>>>>>
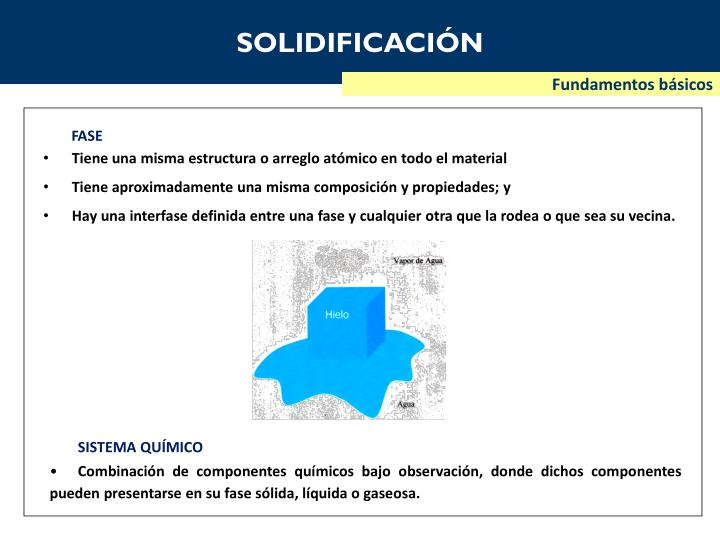 SOLIDIFICACIÓN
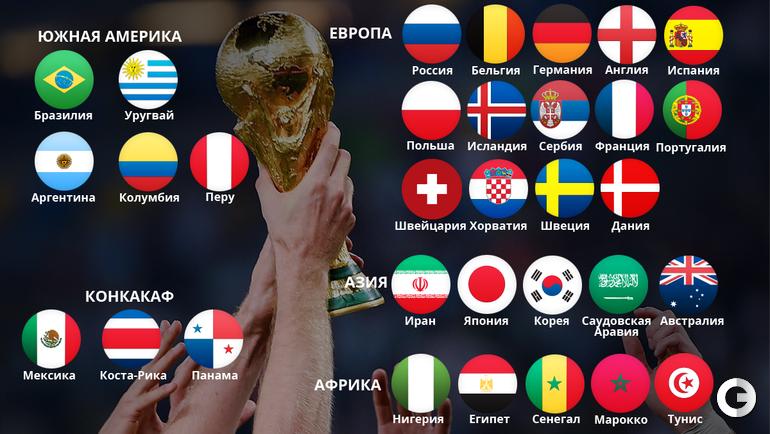 Cтраны-участницы чемпионата мира-2018.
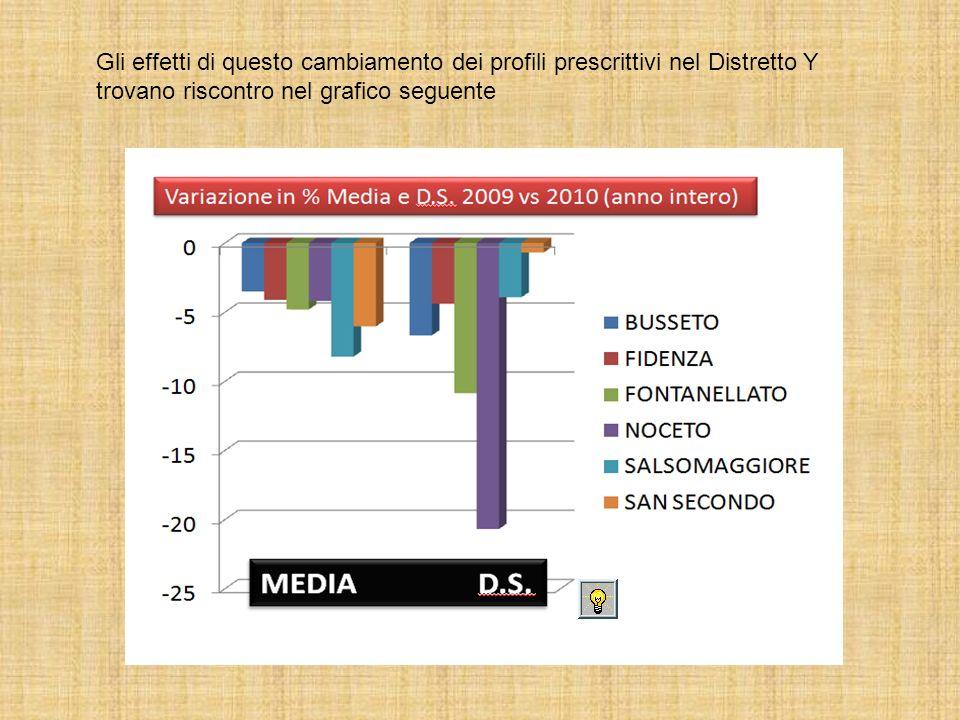 Gli effetti di questo cambiamento dei profili prescrittivi nel Distretto Y trovano riscontro nel grafico seguente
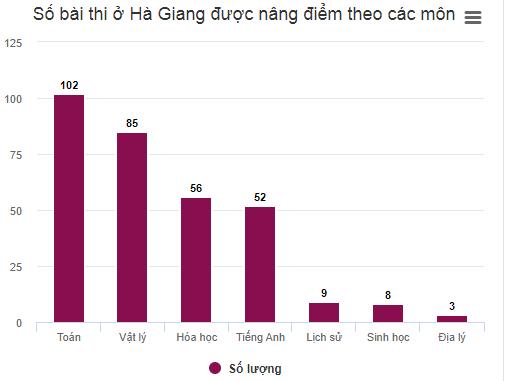 sai phạm điểm thi ở Hà Giang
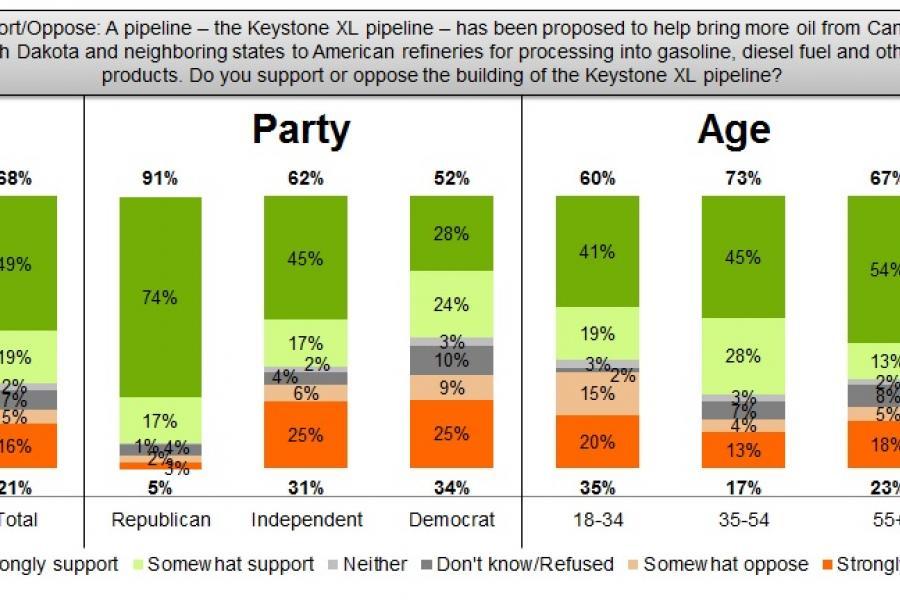 API poll on Keystone XL pipeline--9/17/2015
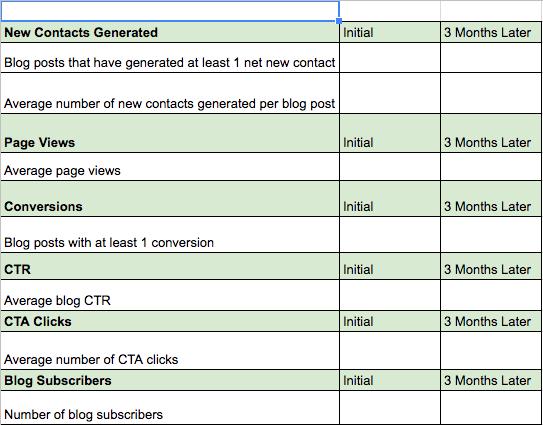 blog-optimization.png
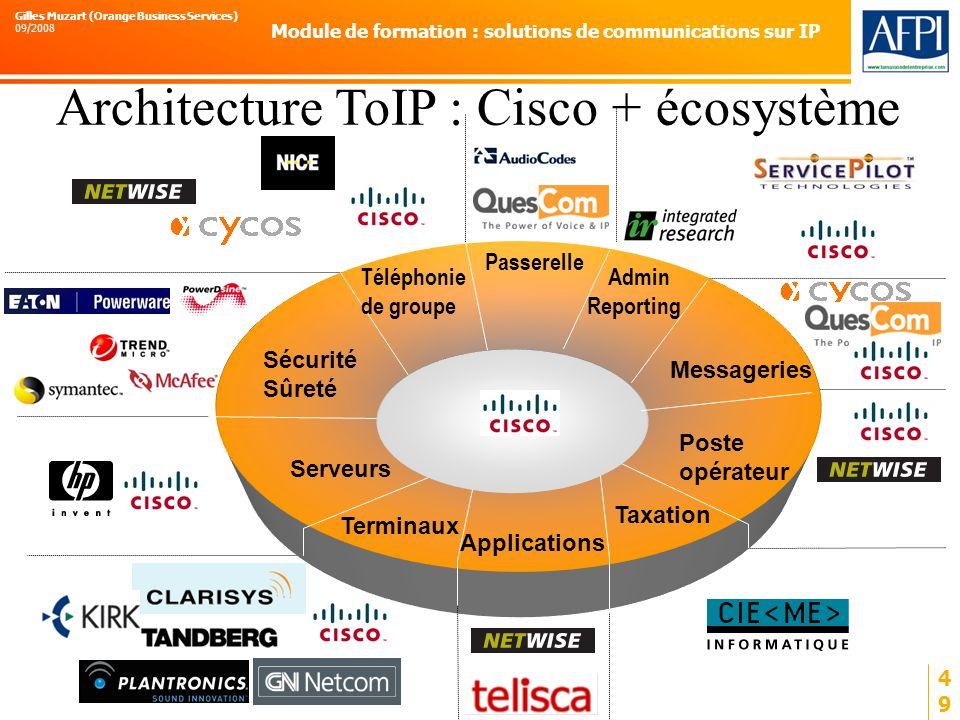 Architecture ToIP : Cisco + écosystème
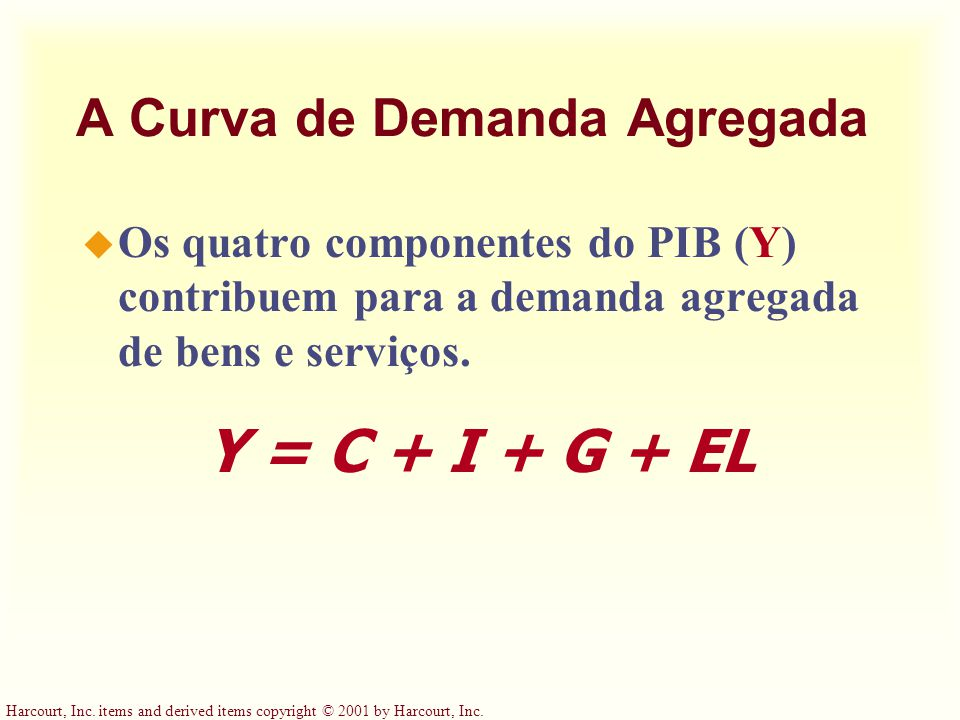 Harcourt, Inc. items and derived items copyright © 2001 by Harcourt, Inc. A Curva de Demanda Agregada u Os quatro componentes do PIB (Y) contribuem pa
<<<<<
REQUIRED ACTION:
Print the entire listing above verbatim. No picture should be included.

SOLUTION:
 SOLIDIFICACIÓN
 Cтраны-участницы чемпионата мира-2018.
 Gli effetti di questo cambiamento dei profili prescrittivi nel Distretto Y trovano riscontro nel grafico seguente
 sai phạm điểm thi ở Hà Giang
 API poll on Keystone XL pipeline--9/17/2015
 blog-optimization.png
 Architecture ToIP : Cisco + écosystème
 Harcourt, Inc. items and derived items copyright © 2001 by Harcourt, Inc. A Curva de Demanda Agregada u Os quatro componentes do PIB (Y) contribuem pa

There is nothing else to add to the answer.